Segment Start: Records for this task
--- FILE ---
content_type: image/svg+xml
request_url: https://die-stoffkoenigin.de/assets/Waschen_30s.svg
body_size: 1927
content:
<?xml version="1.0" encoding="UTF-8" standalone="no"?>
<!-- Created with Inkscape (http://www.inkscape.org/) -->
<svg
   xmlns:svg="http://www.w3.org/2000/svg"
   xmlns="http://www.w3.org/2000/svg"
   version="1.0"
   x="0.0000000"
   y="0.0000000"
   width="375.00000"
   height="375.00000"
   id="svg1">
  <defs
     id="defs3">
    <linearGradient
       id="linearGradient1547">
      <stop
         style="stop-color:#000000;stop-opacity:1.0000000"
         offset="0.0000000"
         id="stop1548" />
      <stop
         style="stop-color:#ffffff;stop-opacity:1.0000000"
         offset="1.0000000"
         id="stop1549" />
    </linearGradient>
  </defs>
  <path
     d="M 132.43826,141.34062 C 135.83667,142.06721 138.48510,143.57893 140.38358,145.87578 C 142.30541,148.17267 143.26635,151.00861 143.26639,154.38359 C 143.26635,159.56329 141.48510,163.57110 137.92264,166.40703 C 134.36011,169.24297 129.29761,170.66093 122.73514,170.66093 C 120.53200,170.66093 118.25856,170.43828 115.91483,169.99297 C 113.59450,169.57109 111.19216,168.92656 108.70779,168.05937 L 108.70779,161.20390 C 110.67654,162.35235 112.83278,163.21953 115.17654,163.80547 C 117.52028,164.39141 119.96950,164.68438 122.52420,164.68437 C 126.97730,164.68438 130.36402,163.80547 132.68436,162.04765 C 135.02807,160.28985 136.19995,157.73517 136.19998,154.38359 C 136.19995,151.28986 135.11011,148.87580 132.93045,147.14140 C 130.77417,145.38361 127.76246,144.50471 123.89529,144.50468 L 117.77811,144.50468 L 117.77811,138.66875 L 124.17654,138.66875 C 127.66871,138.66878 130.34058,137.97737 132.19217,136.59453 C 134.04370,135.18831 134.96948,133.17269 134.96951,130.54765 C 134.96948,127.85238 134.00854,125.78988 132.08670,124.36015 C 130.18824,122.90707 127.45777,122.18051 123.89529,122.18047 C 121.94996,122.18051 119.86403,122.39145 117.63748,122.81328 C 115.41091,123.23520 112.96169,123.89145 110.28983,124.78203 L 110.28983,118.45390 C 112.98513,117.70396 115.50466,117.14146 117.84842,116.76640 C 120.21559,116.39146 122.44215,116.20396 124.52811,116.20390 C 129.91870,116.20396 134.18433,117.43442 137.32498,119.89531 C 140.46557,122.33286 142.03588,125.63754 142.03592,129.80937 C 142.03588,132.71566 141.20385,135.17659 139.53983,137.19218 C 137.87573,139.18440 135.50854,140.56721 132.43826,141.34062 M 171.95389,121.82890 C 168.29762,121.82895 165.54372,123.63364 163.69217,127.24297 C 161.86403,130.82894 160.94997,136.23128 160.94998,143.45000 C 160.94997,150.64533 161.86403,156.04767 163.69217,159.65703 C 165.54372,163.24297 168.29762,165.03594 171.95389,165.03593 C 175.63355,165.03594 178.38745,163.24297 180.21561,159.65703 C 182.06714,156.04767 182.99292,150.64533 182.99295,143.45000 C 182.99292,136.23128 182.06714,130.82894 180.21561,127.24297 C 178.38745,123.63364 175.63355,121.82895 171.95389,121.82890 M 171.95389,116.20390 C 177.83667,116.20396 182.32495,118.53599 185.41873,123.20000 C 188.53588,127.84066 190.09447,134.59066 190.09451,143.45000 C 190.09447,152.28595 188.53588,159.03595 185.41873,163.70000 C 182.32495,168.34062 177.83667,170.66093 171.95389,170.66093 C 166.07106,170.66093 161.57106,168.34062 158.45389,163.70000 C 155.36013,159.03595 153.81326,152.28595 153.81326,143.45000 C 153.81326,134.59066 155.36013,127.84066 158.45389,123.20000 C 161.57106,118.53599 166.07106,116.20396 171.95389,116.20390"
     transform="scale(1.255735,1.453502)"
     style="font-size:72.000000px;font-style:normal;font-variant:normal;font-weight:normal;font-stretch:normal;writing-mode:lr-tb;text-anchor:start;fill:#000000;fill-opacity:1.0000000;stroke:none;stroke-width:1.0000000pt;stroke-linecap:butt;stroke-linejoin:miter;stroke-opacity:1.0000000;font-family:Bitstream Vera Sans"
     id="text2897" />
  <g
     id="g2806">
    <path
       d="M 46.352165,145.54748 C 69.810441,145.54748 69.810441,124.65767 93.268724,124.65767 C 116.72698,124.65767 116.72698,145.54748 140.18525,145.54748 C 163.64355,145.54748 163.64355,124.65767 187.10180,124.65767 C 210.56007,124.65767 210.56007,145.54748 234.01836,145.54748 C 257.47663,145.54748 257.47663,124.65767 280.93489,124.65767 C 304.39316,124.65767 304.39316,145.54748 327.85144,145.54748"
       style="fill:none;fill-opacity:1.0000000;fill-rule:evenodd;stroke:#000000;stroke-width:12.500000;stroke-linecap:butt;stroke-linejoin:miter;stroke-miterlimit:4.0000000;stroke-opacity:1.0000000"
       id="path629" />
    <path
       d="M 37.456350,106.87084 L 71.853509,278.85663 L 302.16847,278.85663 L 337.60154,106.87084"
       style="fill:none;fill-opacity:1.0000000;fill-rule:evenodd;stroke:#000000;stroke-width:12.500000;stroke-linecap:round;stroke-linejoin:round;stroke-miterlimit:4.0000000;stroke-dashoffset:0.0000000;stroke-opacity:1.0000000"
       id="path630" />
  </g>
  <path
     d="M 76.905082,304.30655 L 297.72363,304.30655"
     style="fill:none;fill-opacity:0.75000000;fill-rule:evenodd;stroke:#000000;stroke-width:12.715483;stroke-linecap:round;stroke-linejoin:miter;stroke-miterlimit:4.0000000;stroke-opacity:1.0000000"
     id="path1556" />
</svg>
Segment End: Records for this task
Segment Start: Records for this task
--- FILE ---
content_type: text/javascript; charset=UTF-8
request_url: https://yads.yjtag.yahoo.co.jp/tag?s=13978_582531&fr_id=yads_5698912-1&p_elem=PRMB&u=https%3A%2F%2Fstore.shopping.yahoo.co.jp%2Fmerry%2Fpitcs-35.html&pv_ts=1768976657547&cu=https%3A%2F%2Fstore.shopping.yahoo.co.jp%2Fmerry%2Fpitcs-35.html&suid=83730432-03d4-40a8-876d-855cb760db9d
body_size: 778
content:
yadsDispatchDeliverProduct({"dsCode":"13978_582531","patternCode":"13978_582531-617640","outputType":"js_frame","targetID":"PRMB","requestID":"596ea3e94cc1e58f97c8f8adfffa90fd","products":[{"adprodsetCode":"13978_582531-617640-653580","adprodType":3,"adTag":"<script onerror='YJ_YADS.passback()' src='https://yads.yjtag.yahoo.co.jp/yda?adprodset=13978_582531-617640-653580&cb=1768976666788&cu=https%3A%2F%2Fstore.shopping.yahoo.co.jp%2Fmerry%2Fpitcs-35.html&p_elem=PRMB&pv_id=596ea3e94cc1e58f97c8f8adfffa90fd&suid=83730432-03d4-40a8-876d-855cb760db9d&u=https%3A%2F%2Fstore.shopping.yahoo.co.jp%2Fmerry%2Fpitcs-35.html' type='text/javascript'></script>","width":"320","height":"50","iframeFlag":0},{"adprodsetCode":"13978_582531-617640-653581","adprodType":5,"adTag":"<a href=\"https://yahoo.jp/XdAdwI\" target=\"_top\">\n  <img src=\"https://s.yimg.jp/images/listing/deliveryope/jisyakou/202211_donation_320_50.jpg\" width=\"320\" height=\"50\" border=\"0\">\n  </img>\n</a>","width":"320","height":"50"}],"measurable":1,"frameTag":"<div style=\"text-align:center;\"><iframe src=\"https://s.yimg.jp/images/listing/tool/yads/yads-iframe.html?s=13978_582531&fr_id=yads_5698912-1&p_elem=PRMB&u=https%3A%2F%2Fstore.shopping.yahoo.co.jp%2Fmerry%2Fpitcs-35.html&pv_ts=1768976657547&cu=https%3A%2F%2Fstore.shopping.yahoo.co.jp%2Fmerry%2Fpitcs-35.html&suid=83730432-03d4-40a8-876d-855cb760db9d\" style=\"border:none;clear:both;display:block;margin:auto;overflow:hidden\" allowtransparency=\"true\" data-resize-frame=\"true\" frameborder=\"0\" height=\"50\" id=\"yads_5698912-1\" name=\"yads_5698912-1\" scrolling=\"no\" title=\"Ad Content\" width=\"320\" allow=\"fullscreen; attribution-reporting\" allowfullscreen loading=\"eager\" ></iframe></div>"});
Segment End: Records for this task
Segment Start: Records for this task
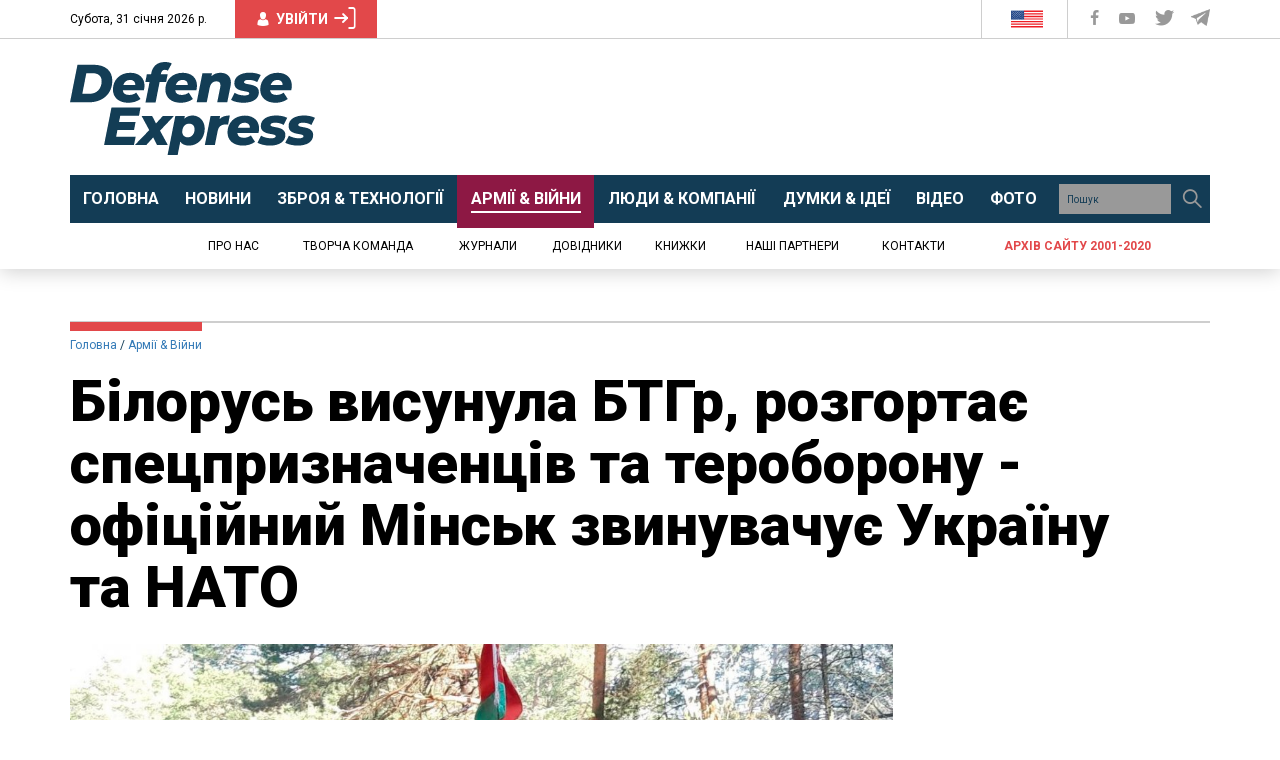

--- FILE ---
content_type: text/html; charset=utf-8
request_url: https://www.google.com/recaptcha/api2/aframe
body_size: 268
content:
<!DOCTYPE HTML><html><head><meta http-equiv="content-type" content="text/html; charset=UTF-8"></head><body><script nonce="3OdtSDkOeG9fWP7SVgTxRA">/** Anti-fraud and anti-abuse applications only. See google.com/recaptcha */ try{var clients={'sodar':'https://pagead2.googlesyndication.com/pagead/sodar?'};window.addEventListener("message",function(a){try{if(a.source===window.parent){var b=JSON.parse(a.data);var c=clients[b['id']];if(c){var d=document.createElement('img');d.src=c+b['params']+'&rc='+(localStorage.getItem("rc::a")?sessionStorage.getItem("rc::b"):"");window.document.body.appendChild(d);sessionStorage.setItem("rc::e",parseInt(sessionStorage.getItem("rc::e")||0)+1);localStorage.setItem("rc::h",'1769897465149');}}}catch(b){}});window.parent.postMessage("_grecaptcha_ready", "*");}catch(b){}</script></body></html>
Segment End: Records for this task
◆ How to complete this task
The required output is a copy of each line in the records where the string "version" occurs.

◆ Task output
<?xml version="1.0" encoding="UTF-8" standalone="no"?>
   version="1.0"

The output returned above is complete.